* [Kutipan Dokumen]
━━━━━━━━━━━━━━━━
Berikutnya Husni Mubarak. Presiden Mesir lebih dari 30 tahun ini mengundurkan diri, menyusul aksi unjuk rasa besar-besaran di seluruh negeri. Ketika berjaya, ia merencanakan mewariskan kekuasaan pada anaknya, Jamal Mubarak. Dalam kondisi sakit-sakitan kini ia sedang menghadapi sidang pengadilan dengan tuduhan: menyalahgunakan kekuasaan, membunuh, dan korupsi.
Penguasa lain yang digilas revolusi adalah Muammar Qadafi. Ia berkuasa lebih dari 40 tahun di negara yang bukan kerajaan bernama Jamahiriyah Arab Libya. Namun, ia lebih suka dijuluki sebagai Raja Diraja alias Malikul Muluk alias King of the Kings, dan berencana mewariskan kekuasaan pada anaknya Saif al-Islam Qadafi. Nasibnya sangat mengenaskan. Ia ditembak mati oleh pejuang revolusi.
Nasib lebih baik dialami Ali Abdullah Saleh. Setelah unjuk rasa dan pergolakan untuk menurunkan dirinya dari kursi Presiden Yaman yang didudukinya selama 33 tahun, ia bisa mundur secara damai. Bahkan, ia mendapatkan kekebalan tuntutan hukum. Di Suriah, Presiden Bashar al-Assad yang mewarisi kekuasaan dari ayahnya, Hafez al-Assad, kini sedang digoncang aksi unjuk rasa besar-besaran. Nasib dia dan juga Suriah ke depan masih belum jelas.
Yang menarik, revolusi di Timur Tengah hingga kini tidak menyentuh para raja. Sejumlah pengamat di Timur Tengah mengistilahkan yang terjadi di dunia Arab sekarang ini adalah raja versus presiden atau kerajaan versus republik. Penguasa Bahrain memang sempat digoyang demonstrasi beberapa kali. Namun, aksi itu tampaknya tak akan menggoyahkan kedudukan Raja Hamad bin Isa al-Khalifah.
Ia masih akan bisa menonton balap mobil Formula 1 di Sirkuit Internasional Bahrain dengan tenang. Sedangkan raja Teluk lainnya-Raja Abdullah bin Abdul Aziz (Arab Saudi), Sheikh Khalifa bin Zayid (Uni Emirat), Sultan Qaboos bin Said al-Said (Oman), Amir Sheikh Hamad bin Khalifa (Qatar), Amir Sabah alAhmad al-Jabir al-Sabah (Kuwait)--bisa dikata nasibnya lebih baik.
━━━━━━━━━━━━━━━━
* [Bagian Data]
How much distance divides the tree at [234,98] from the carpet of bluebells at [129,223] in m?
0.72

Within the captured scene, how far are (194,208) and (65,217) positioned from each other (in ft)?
━━━━━━━━━━━━━━━━
Salin kembali bagian teks tentang revolusi di Timur Tengah mulai dari "Nasib lebih baik" sampai "masih belum jelas.", dengan mengganti nama "Suriah" menjadi "Syria". Materi ini sama sekali tidak berkaitan dengan teks tentang revolusi di Timur Tengah.

* [Jawaban Lengkap]
Nasib lebih baik dialami Ali Abdullah Saleh. Setelah unjuk rasa dan pergolakan untuk menurunkan dirinya dari kursi Presiden Yaman yang didudukinya selama 33 tahun, ia bisa mundur secara damai. Bahkan, ia mendapatkan kekebalan tuntutan hukum. Di Syria, Presiden Bashar al-Assad yang mewarisi kekuasaan dari ayahnya, Hafez al-Assad, kini sedang digoncang aksi unjuk rasa besar-besaran. Nasib dia dan juga Syria ke depan masih belum jelas.